## What you need to do:
Exactly reproduce the line containing "From the observer's" and all later lines to the end of the entries, leaving the pictures out of your copy.

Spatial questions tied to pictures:
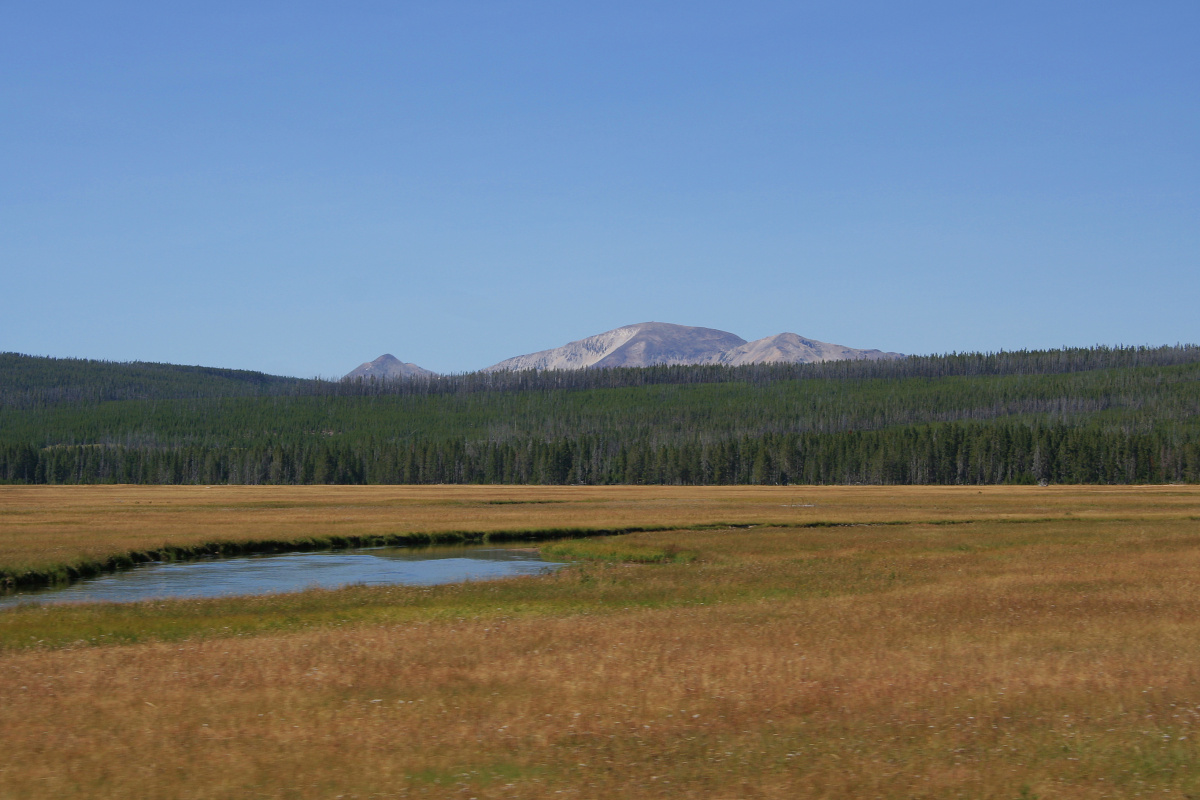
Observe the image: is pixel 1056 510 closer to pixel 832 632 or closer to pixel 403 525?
pixel 403 525

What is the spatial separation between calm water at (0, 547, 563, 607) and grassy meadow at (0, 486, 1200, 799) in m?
4.12

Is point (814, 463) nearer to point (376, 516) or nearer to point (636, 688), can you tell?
point (376, 516)

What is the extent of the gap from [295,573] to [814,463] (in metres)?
151

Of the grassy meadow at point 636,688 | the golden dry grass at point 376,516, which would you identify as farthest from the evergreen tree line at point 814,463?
the grassy meadow at point 636,688

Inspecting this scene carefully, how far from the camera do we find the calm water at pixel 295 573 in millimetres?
34366

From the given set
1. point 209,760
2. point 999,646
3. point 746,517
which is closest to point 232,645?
point 209,760

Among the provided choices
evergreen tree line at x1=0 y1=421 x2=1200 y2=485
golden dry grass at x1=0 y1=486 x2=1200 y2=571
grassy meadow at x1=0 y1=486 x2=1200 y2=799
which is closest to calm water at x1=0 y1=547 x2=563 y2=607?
golden dry grass at x1=0 y1=486 x2=1200 y2=571

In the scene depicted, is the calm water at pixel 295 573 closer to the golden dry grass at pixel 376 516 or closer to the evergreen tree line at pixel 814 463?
the golden dry grass at pixel 376 516

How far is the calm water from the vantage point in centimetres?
3437

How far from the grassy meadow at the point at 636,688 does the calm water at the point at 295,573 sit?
4120 mm

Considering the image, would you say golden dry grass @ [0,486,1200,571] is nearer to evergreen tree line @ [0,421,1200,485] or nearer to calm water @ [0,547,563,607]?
calm water @ [0,547,563,607]

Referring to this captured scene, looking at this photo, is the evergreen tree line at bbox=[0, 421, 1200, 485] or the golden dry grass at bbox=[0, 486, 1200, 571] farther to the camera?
the evergreen tree line at bbox=[0, 421, 1200, 485]

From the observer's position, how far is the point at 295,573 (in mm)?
41281

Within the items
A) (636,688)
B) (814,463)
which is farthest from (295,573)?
(814,463)
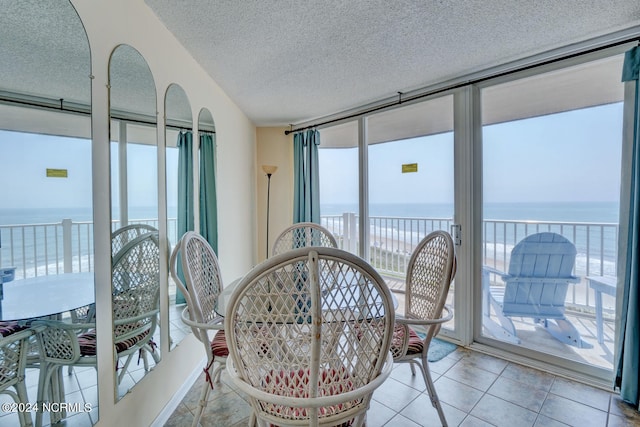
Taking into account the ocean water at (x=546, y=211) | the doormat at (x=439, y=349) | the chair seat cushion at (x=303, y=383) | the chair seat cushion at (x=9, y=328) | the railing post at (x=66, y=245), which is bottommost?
the doormat at (x=439, y=349)

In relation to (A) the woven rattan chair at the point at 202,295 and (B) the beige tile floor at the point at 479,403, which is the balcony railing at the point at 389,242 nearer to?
(A) the woven rattan chair at the point at 202,295

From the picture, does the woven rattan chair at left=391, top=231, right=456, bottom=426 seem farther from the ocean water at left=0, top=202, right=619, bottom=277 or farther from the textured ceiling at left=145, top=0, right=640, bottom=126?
the textured ceiling at left=145, top=0, right=640, bottom=126

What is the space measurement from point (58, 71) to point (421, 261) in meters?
1.96

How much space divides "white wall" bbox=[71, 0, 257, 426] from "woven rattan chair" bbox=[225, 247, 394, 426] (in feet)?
2.30

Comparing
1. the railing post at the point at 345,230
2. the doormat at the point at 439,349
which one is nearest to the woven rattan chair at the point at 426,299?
the doormat at the point at 439,349

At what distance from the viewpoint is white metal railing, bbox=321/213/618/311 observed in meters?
2.32

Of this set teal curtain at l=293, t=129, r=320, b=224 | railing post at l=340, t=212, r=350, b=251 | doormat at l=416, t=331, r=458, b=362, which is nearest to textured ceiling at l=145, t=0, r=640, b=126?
teal curtain at l=293, t=129, r=320, b=224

## Output for this exercise:
From the observer's position, how far is the point at 295,573 (in mm)?
41281

Within the items
A) (636,688)
B) (814,463)
which is farthest from (295,573)?
(814,463)
Taking into account the ocean water at (x=546, y=211) | the doormat at (x=439, y=349) | the chair seat cushion at (x=303, y=383) | the chair seat cushion at (x=9, y=328) | the railing post at (x=66, y=245), which is bottommost?
the doormat at (x=439, y=349)

In relation to (A) the woven rattan chair at the point at 202,295 and (B) the beige tile floor at the point at 479,403, which is the balcony railing at the point at 389,242 nearer to?
(A) the woven rattan chair at the point at 202,295

From the picture, does the woven rattan chair at left=391, top=231, right=456, bottom=426 seem farther from the ocean water at left=0, top=202, right=619, bottom=277 or farther from the textured ceiling at left=145, top=0, right=640, bottom=126?
the textured ceiling at left=145, top=0, right=640, bottom=126

What is the space measurement from point (58, 71) to point (421, 261) in meters?
1.96

How much space divides "white wall" bbox=[71, 0, 257, 426] from "woven rattan chair" bbox=[225, 247, 394, 426] (in feet)?
2.30

Comparing
1. the railing post at the point at 345,230
2. the doormat at the point at 439,349
which one is nearest to the woven rattan chair at the point at 426,299?
the doormat at the point at 439,349

At what distance from the viewpoint is white metal railing, bbox=321/213/618/311 observed in meters?
2.32

Of this set teal curtain at l=293, t=129, r=320, b=224 | railing post at l=340, t=212, r=350, b=251 | doormat at l=416, t=331, r=458, b=362, which is nearest to textured ceiling at l=145, t=0, r=640, b=126?
teal curtain at l=293, t=129, r=320, b=224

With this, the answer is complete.